The Court ruled [opinion, PDF] in Vaden v. Discover Bank [Cornell LII backgrounder; JURIST report] that federal courts have jurisdiction to hear lawsuits brought under the Federal Arbitration Act [text] to compel arbitration when the claim does not raise a federal question but the underlying dispute to be arbitrated involves federal law. However, the Court also ruled that the US Court of Appeals for the Fourth Circuit improperly found [opinion, PDF] that a federal question existed and reversed the opinion below. Writing for the Court, Ginsburg determined:
We agree with the Fourth Circuit in part. A federal court may "look through" a §4 petition and order arbitration if, "save for [the arbitration] agreement," the court would have jurisdiction over "the [substantive] controversy between the parties." We hold, however, that the Court of Appeals misidentified the dimensions of "the controversy between the parties." ... Given that entirely state-based plea and the established rule that federal-court jurisdiction cannot be invoked on the basis of a defense or counterclaim, the whole "controversy between the parties" does not qualify for federal-court adjudication.
Justice John Roberts filed an opinion concurring in part and dissenting in part, in which Justices Stevens, Breyer, and Samuel Alito joined. Roberts agreed that the court should be able to "look through" to the underlying claim but would have allowed the district court to compel arbitration.

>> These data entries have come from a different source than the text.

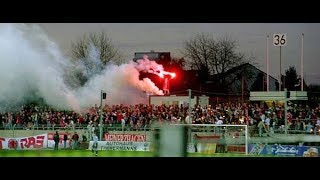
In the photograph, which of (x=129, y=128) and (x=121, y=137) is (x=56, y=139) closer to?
(x=121, y=137)

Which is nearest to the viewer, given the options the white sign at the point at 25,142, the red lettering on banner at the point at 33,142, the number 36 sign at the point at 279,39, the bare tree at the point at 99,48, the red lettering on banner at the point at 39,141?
the bare tree at the point at 99,48

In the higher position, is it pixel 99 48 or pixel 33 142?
pixel 99 48

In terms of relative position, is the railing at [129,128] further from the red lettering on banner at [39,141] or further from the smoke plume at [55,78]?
the smoke plume at [55,78]

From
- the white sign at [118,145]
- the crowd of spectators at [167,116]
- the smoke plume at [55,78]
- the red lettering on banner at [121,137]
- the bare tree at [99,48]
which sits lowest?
the white sign at [118,145]

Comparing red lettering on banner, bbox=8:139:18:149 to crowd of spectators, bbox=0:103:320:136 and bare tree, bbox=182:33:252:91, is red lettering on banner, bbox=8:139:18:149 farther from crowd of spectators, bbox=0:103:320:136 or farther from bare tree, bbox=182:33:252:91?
bare tree, bbox=182:33:252:91

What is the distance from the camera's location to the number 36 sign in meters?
10.8

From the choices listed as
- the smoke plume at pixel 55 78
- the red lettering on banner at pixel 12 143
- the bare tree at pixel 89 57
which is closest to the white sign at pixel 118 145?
the smoke plume at pixel 55 78

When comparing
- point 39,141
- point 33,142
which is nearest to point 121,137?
point 39,141

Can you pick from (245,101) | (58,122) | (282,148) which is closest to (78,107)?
(58,122)

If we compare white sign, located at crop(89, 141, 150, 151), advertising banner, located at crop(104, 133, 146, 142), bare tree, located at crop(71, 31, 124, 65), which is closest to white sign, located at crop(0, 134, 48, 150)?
white sign, located at crop(89, 141, 150, 151)

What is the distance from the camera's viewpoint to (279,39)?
36.0 feet

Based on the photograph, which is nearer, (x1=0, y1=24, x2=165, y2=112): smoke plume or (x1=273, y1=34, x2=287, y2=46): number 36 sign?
(x1=0, y1=24, x2=165, y2=112): smoke plume

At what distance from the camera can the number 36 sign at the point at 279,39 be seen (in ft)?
35.5
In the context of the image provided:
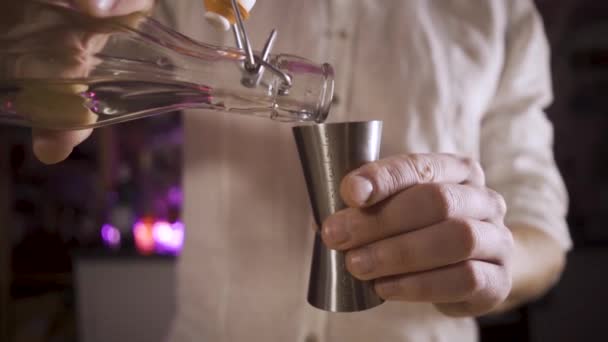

In Vermont v. Brillon [Cornell LII backgrounder, JURIST report], the Court ruled [opinion, PDF] 7-2 that delays caused solely by a public defender do not violate a defendant's Sixth Amendment right to a speedy trial. The defendant Michael Brillon faced assault charges, awaiting trial for three years while he was assigned to six different public defenders. Ginsburg wrote for the majority:
Assigned counsel, just as retained counsel, act on behalf of their clients, and delays sought by counsel are ordinarily attributable to the defendants they represent. For a total of some six months of the time that elapsed between Brillon's arrest and his trial, Brillon lacked an attorney. The State may be charged with those months if the gaps resulted from the trial court's failure to appoint replacement counsel with dispatch. Similarly, the State may bear responsibility if there is "a breakdown in the public defender system." But, as the Vermont Supreme Court acknowledged, the record does not establish any such institutional breakdown. [citations omitted]
The ruling overturned the decision [opinion text] of the Vermont Supreme Court, which held that the delay violated Brillon's Sixth Amendment rights. Breyer filed a dissenting opinion, in which Stevens joined.

In Kansas v. Colorado [JURIST report], the Court ruled [opinion, PDF] unanimously that it is limited to the same cap on expert witness fees that applies in a district court when the case falls under the Supreme Court's original and exclusive jurisdiction. The Court has constitutionally mandated original jurisdiction [Article 3, § 2 text] over the case because it is a dispute between two states. In 2001, the Court ruled [opinion] that Colorado was liable for millions of dollars in damages and interest for diverting water from the Arkansas River into Colorado farm lands. The dispute continued, and in 2004, the Court ordered a special master to further investigate the situation [opinion]. The special master determined that US law [28 USC § 1821(b) text] caps a witness' attendance fee at $40 per day, but Kansas argued that the legislative intent behind the statute was meant to bind only lower courts and that the Supreme Court is statutorily unlimited in awarding fees in cases of original jurisdiction. In an opinion by Alito, the Court overruled Kansas's exceptions to the special master's report:
[W]e conclude that the best approach is to have a uniform rule that applies in all federal cases.

We therefore hold that the expert witness attendance fees that are available in cases brought under our original jurisdiction shall be the same as the expert witness attendance fees that would be available in a district court under §1821(b).